▶ Data records
[Start of Attachment]

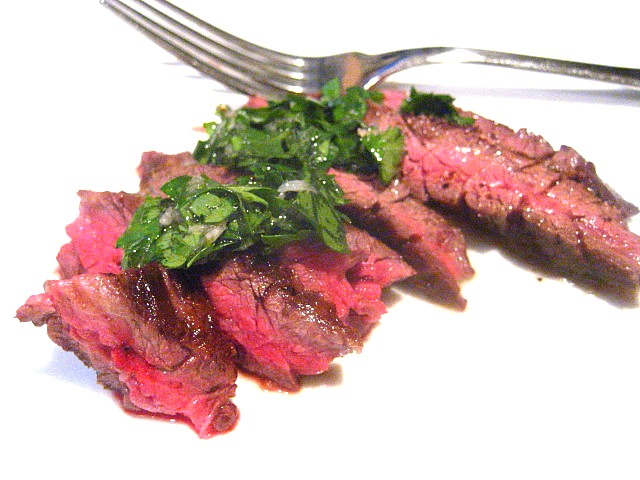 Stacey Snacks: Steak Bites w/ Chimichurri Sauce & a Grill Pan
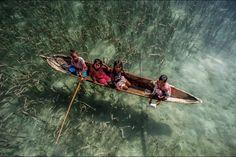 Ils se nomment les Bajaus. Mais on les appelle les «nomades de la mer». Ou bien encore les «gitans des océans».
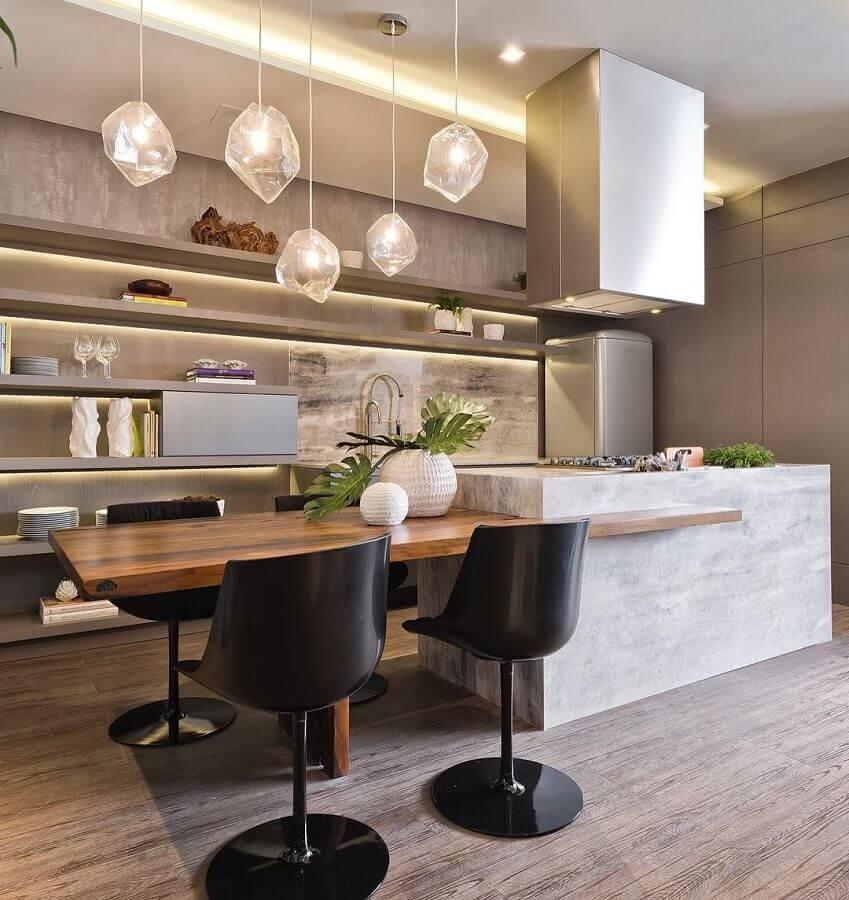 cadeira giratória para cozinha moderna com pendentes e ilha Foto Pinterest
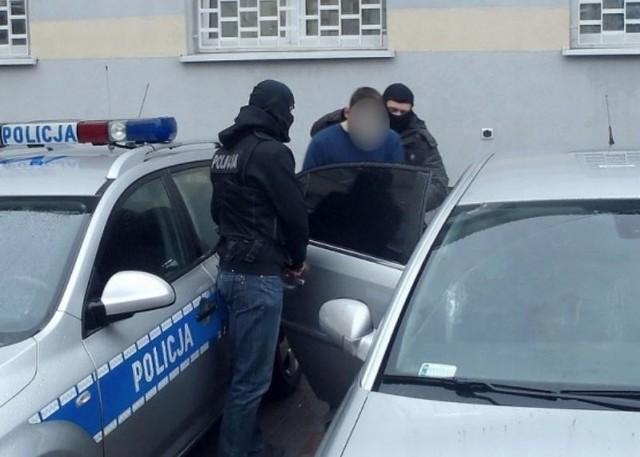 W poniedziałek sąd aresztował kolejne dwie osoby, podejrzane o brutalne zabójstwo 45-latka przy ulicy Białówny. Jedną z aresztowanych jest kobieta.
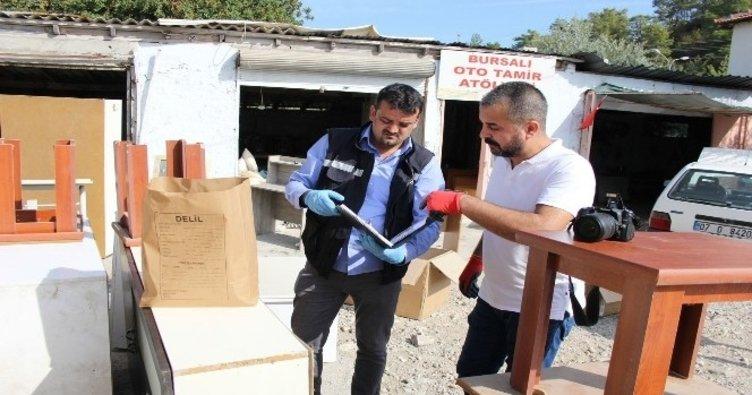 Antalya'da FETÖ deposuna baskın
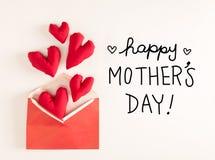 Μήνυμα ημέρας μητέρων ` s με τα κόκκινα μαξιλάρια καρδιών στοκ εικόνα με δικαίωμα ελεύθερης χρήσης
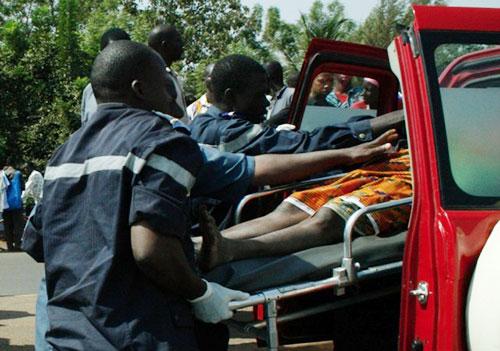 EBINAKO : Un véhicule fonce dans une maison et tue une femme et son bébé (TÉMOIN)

[End of Attachment]
[Start of Attachment]

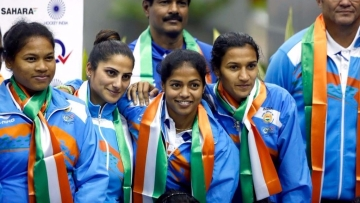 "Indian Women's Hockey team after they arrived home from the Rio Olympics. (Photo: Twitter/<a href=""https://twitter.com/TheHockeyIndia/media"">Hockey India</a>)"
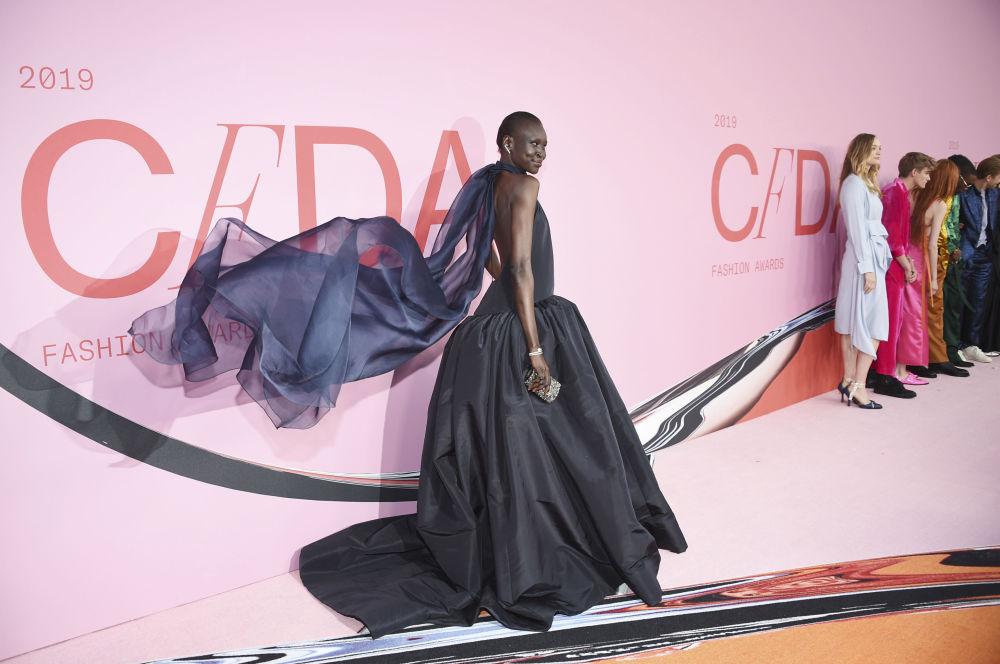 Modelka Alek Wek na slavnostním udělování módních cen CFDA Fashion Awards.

[End of Attachment]
[Start of Attachment]

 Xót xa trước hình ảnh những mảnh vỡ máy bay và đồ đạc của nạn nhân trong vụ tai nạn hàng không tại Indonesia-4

[End of Attachment]

▶ Required action
Your reply is to be an exact repeat of the listing above from the line holding "Stacey Snacks: Steak" down to the line holding "EBINAKO : Un", ends included, pictures excluded.

▶ Result of this task
 Stacey Snacks: Steak Bites w/ Chimichurri Sauce & a Grill Pan
 Ils se nomment les Bajaus. Mais on les appelle les «nomades de la mer». Ou bien encore les «gitans des océans».
 cadeira giratória para cozinha moderna com pendentes e ilha Foto Pinterest
 W poniedziałek sąd aresztował kolejne dwie osoby, podejrzane o brutalne zabójstwo 45-latka przy ulicy Białówny. Jedną z aresztowanych jest kobieta.
 Antalya'da FETÖ deposuna baskın
 Μήνυμα ημέρας μητέρων ` s με τα κόκκινα μαξιλάρια καρδιών στοκ εικόνα με δικαίωμα ελεύθερης χρήσης
 EBINAKO : Un véhicule fonce dans une maison et tue une femme et son bébé (TÉMOIN)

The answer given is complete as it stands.